Search code examples
powershellzipsystem.io.compressionc#-ziparchive

Read zip file with powershell


is there any faster way to filter a zip file? My code reads the file line by line, so the data loads very slowly. Can I filter more than one line at a time?

$ZipPath = 'C:\Test\TestZip.zip'
Add-Type -assembly "system.io.compression.filesystem"
$zip = [io.compression.zipfile]::OpenRead($ZipPath)
$file = $zip.Entries[0]
$stream = $file.Open()
$reader = New-Object IO.StreamReader($stream)
$eachlinenumber = 1
while (($readeachline = $reader.ReadLine()) -ne $null)
{
    
    $x = select-string -pattern "Order1" -InputObject $readeachline 
    Add-Content C:\text\TestFile.txt $x
}  

$reader.Close()
$stream.Close()
$zip.Dispose()

Solution

  • The issue with your code is not because you're reading the content line-by-line, the actual issue is due to appending to a file on each loop iteration. I assume you're looking to have all lines matching Order1 from your Zip Entry added to TestFile.txt, in which case you should consider using a StreamWriter in combination with the StreamReader.
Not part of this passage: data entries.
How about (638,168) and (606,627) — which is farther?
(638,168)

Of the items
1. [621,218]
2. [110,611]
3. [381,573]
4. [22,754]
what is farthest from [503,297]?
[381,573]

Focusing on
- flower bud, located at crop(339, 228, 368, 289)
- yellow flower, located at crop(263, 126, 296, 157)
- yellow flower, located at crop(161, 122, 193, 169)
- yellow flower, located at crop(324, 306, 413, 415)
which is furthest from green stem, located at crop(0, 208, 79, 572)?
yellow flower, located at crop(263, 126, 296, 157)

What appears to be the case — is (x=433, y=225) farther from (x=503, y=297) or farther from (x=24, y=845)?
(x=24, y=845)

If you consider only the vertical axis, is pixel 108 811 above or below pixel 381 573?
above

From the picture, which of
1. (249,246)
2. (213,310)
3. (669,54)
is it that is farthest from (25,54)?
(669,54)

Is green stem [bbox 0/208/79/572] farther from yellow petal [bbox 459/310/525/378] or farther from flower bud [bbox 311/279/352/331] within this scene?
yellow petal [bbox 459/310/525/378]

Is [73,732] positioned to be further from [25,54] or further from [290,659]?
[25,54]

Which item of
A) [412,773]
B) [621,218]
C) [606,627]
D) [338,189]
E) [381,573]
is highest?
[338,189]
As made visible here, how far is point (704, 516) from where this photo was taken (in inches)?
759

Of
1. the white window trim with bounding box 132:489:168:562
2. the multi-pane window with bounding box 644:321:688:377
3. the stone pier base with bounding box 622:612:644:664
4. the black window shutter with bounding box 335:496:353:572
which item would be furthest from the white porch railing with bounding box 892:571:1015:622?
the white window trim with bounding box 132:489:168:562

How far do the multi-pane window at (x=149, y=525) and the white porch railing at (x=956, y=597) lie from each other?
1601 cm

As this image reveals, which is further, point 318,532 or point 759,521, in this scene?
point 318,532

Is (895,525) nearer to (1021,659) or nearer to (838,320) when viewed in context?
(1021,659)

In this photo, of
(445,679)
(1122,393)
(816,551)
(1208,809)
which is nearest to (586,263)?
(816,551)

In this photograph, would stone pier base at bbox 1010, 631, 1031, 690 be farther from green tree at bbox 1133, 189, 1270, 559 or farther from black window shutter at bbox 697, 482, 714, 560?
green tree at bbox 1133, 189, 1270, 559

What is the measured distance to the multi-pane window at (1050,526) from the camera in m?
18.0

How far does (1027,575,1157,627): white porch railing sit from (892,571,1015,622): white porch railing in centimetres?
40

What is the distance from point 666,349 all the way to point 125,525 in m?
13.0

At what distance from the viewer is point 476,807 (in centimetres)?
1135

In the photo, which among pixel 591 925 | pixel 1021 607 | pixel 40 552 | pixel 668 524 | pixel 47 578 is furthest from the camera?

This will keep the File Stream opened while iterating over each line.

    try {
        Add-Type -AssemblyName System.IO.Compression.Filesystem
    
        $zipPath = 'C:\Test\TestZip.zip'
        $zipFile = [IO.Compression.ZipFile]::OpenRead($ZipPath)
        $zipEntry = $zipFile.Entries[0]
        $entryStream = $zipEntry.Open()
        $reader = [IO.StreamReader]::new($entryStream)
        $writer = [IO.StreamWriter]::new('C:\text\TestFile.txt')
    
        while (-not $reader.EndOfStream) {
            if(($line = $reader.ReadLine()) -match 'Order1') {
                $writer.WriteLine($line)
            }
        }
    }
    finally {
        $reader, $writer, $entryStream, $zipFile | ForEach-Object Dispose
    }
    

    If you're looking to simplify the process demonstrated above, reading a zip archive and replacing the content of zip archive entries, you might find it easier with the PSCompression Module (Disclaimer: I'm the author of this module).

    This is how the code would look using the module:

    Get-ZipEntry 'C:\Test\TestZip.zip' -EntryType Archive |
        Select-Object -First 1 |
        Get-ZipEntryContent |
        Where-Object { $_ -match 'Order1' } |
        Set-Content 'C:\text\TestFile.txt'